[Caption-style text data]
-- Opening Marker --
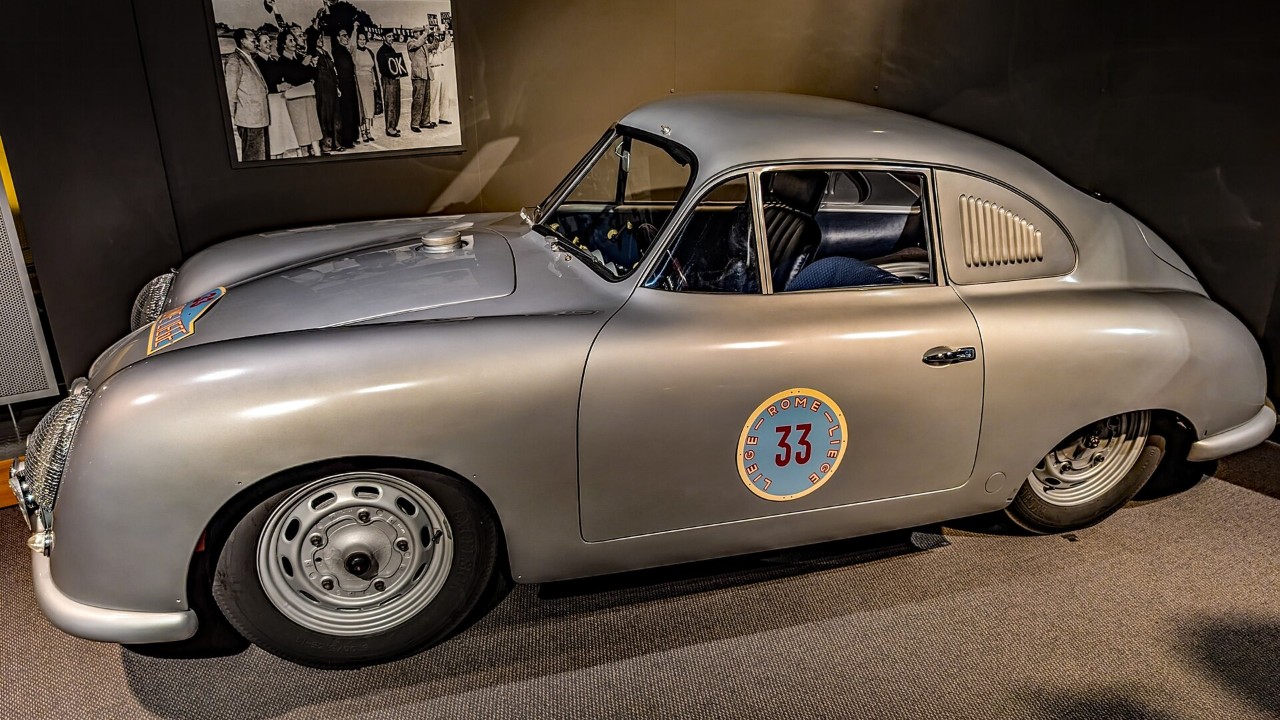 A 1951 Porsche 356 SL Gmünd coupe in Le Mans trim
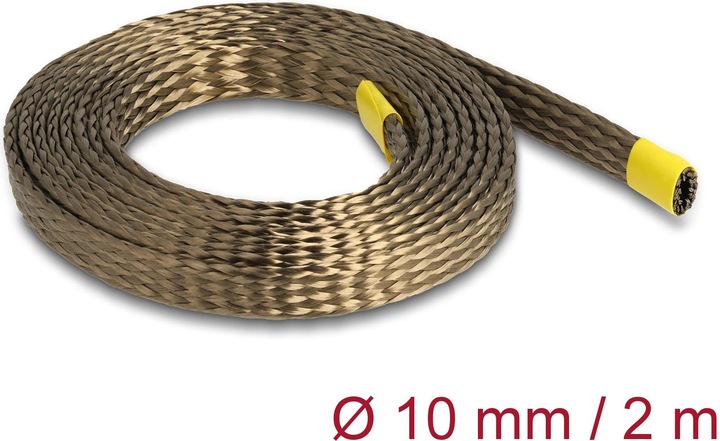 Produktbild Delock Geflechtschlauch aus Basalt Fasern 2 m x 10 mm Braun (Kabelschlauch, 200 cm)
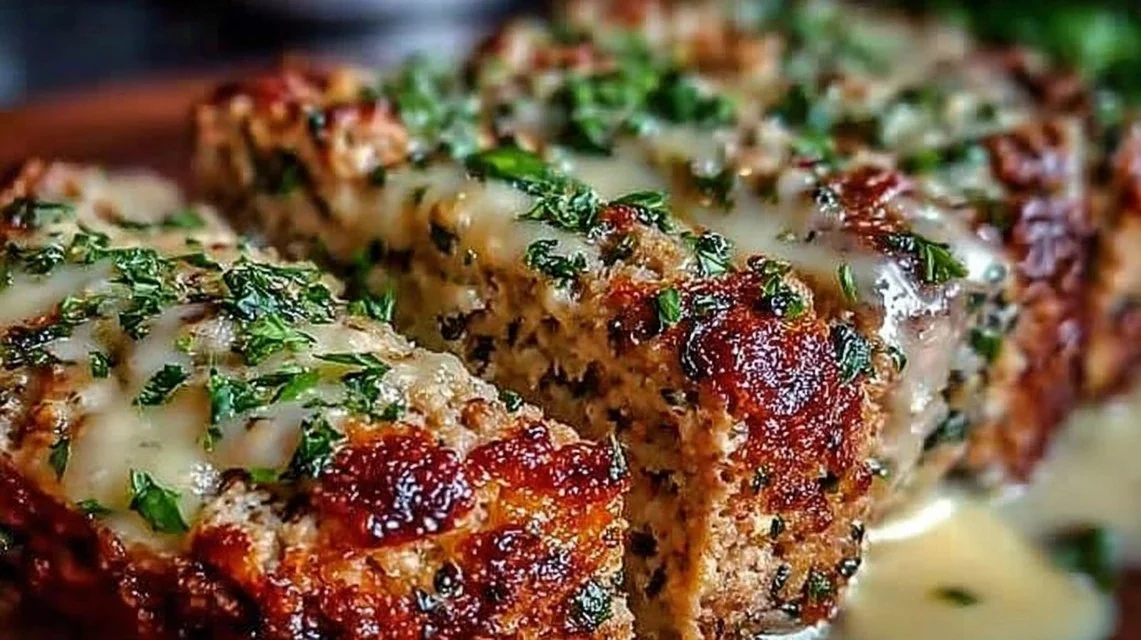 Garlic Parmesan Chicken Meatloaf fresh out of the oven, garnished and sliced.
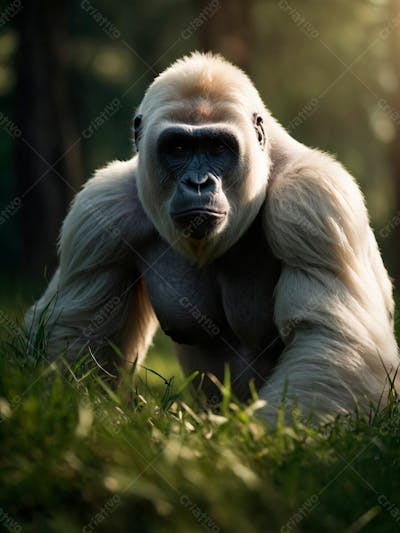 Imagem De Um Gorila Branco Na Grama Verde Em Uma Floresta 10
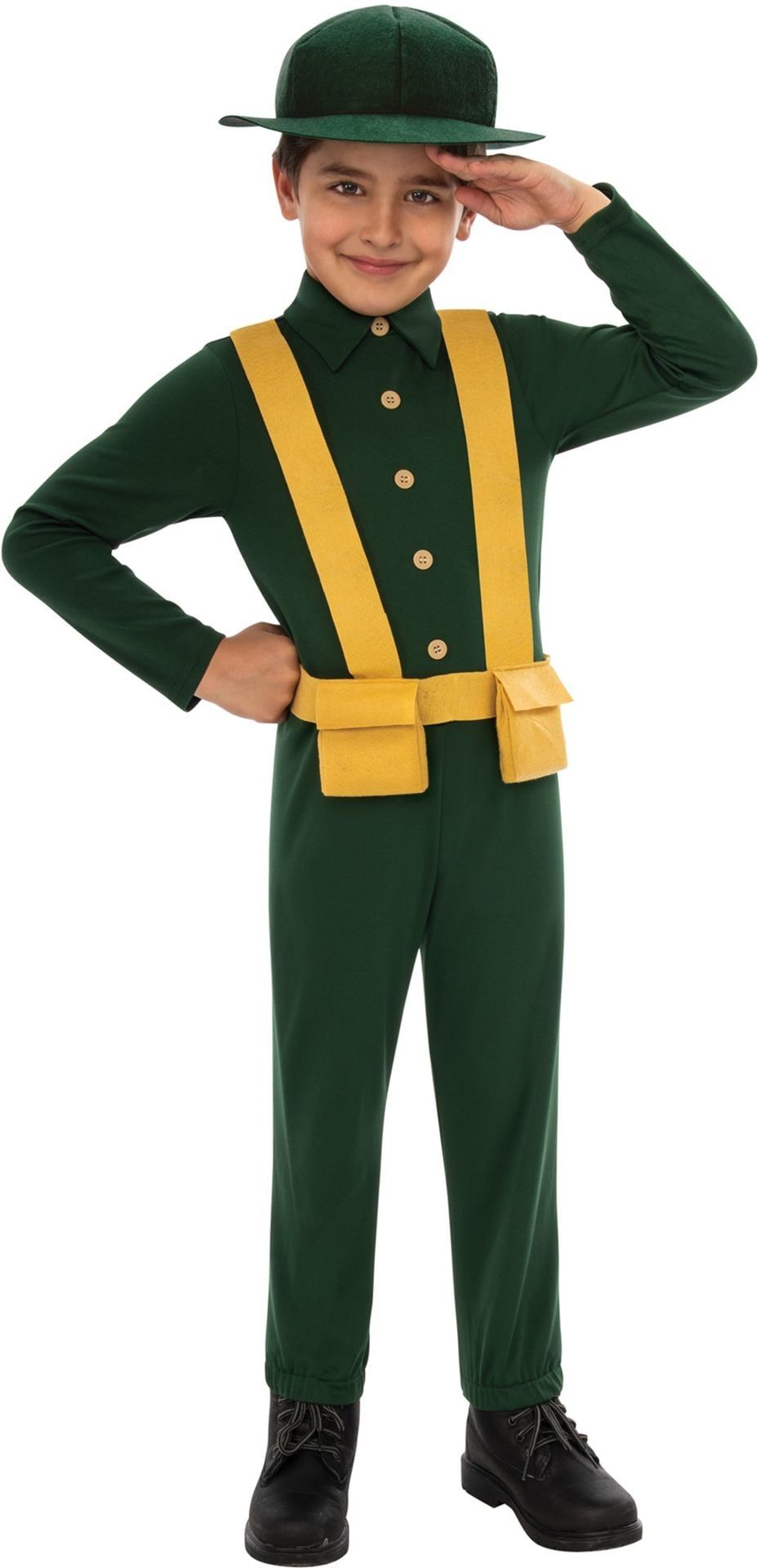 Groene Soldaat Outfit Eerste Wereldoorlog Kinderen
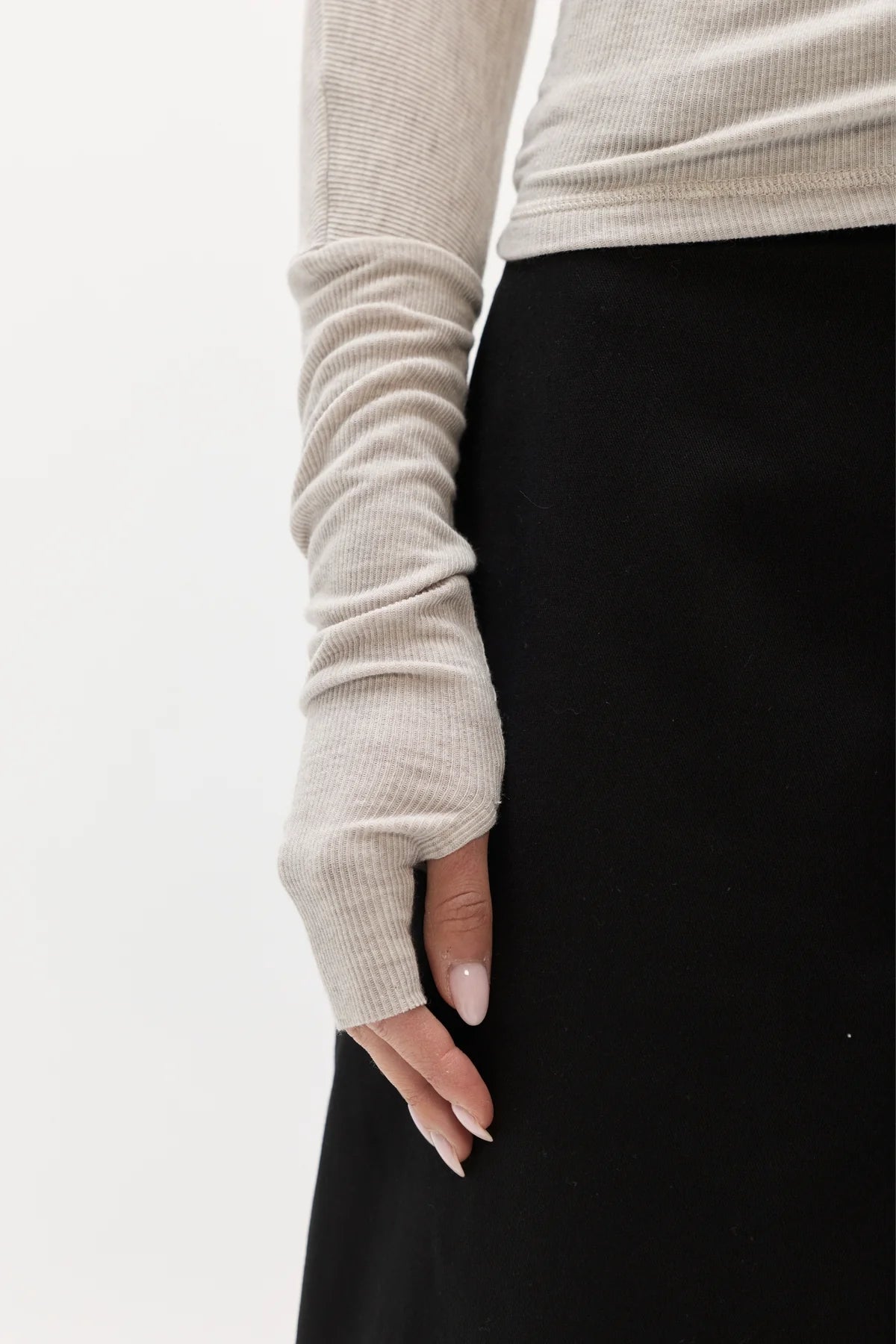 Bayse - Giselle Knit Top / Light Grey Marle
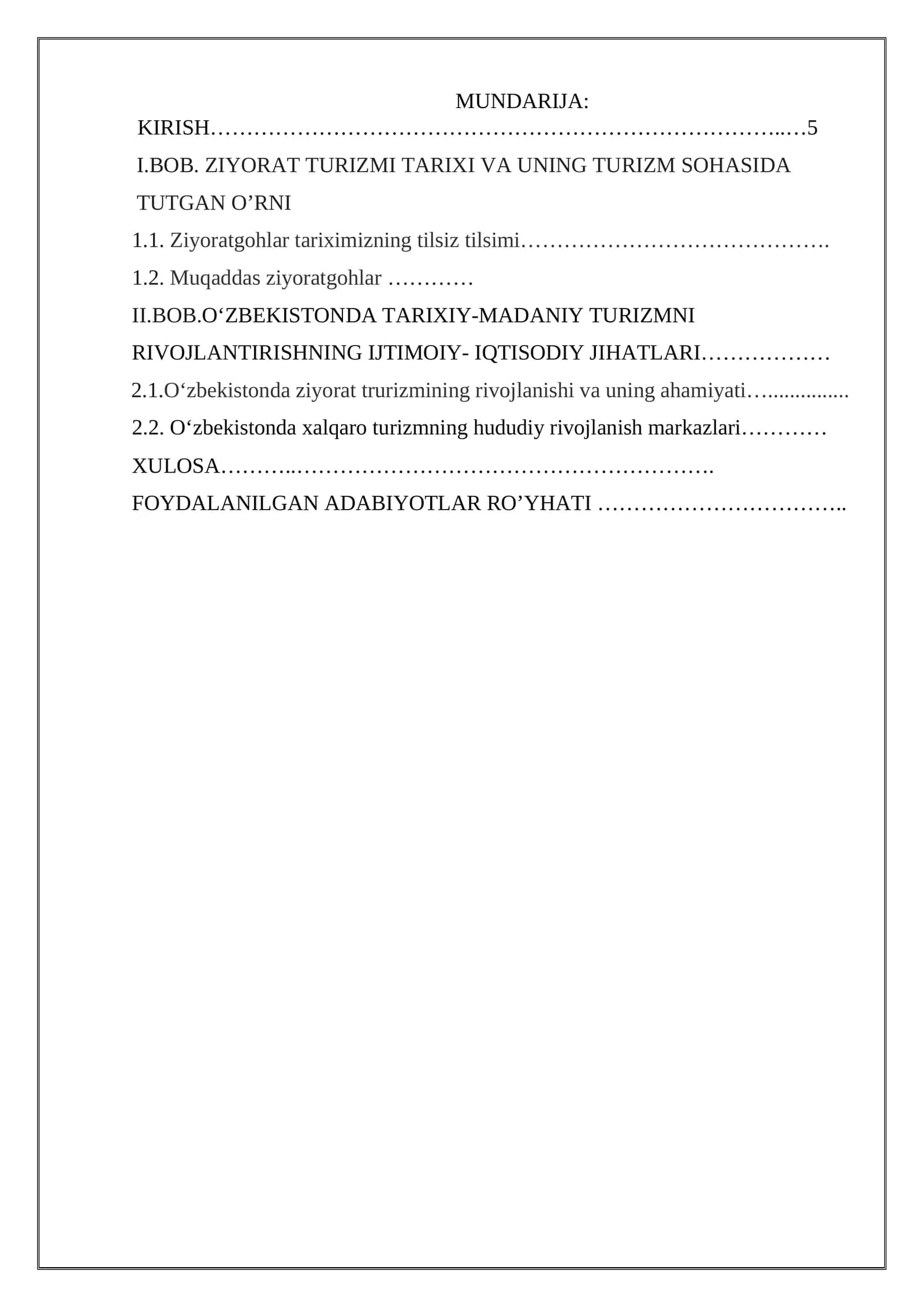 ZIYORAT TURIZMI TARIXI VA UNING TURIZM SOHASIDA TUTGAN O’RNI 1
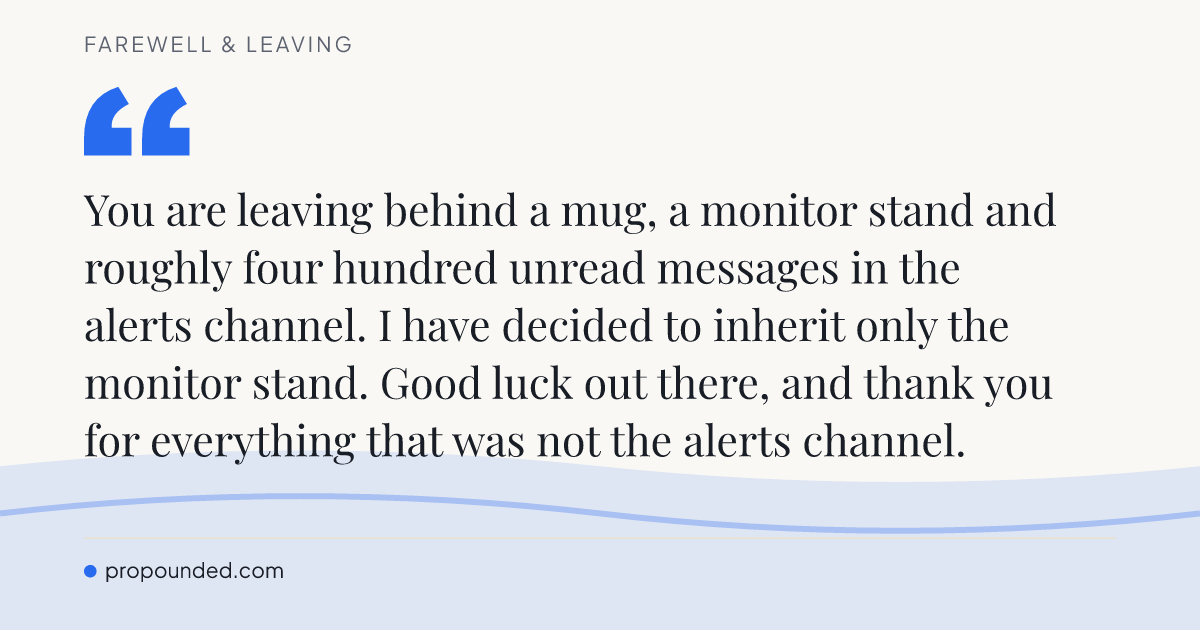 Farewell & Leaving card: The unclaimed inheritance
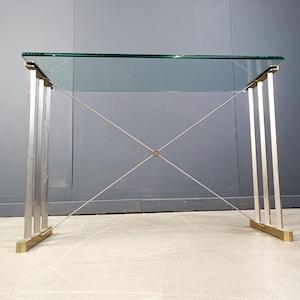 Console table by Peter Ghyczy, 1970s - vintage console table - hollywood regency console table - brass console table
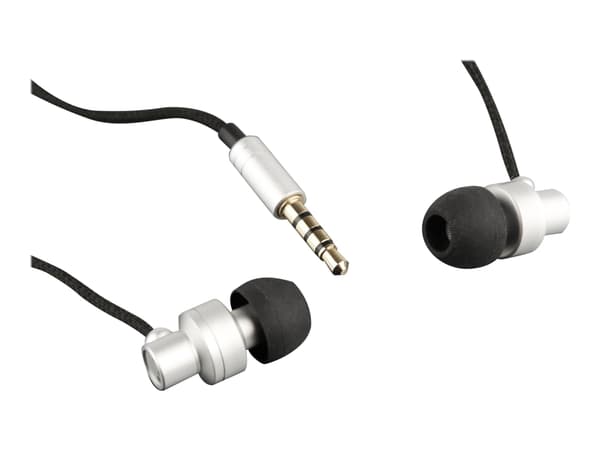 GMB Audio Paris MHS-EP-CDG-S - Hörlurar med mikrofon - inuti örat - kabelansluten - 3,5 mm kontakt - silver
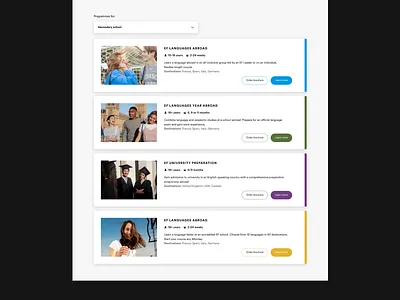 EF.COM – Program guide, horizontal cards UI branding design graphic design ui ux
-- Closing Marker --
[Your goal]
What you return must be every entry, word for word, without any pictures.

[Result]
 A 1951 Porsche 356 SL Gmünd coupe in Le Mans trim
 Produktbild Delock Geflechtschlauch aus Basalt Fasern 2 m x 10 mm Braun (Kabelschlauch, 200 cm)
 Garlic Parmesan Chicken Meatloaf fresh out of the oven, garnished and sliced.
 Imagem De Um Gorila Branco Na Grama Verde Em Uma Floresta 10
 Groene Soldaat Outfit Eerste Wereldoorlog Kinderen
 Bayse - Giselle Knit Top / Light Grey Marle
 ZIYORAT TURIZMI TARIXI VA UNING TURIZM SOHASIDA TUTGAN O’RNI 1
 Farewell & Leaving card: The unclaimed inheritance
 Console table by Peter Ghyczy, 1970s - vintage console table - hollywood regency console table - brass console table
 GMB Audio Paris MHS-EP-CDG-S - Hörlurar med mikrofon - inuti örat - kabelansluten - 3,5 mm kontakt - silver
 EF.COM – Program guide, horizontal cards UI branding design graphic design ui ux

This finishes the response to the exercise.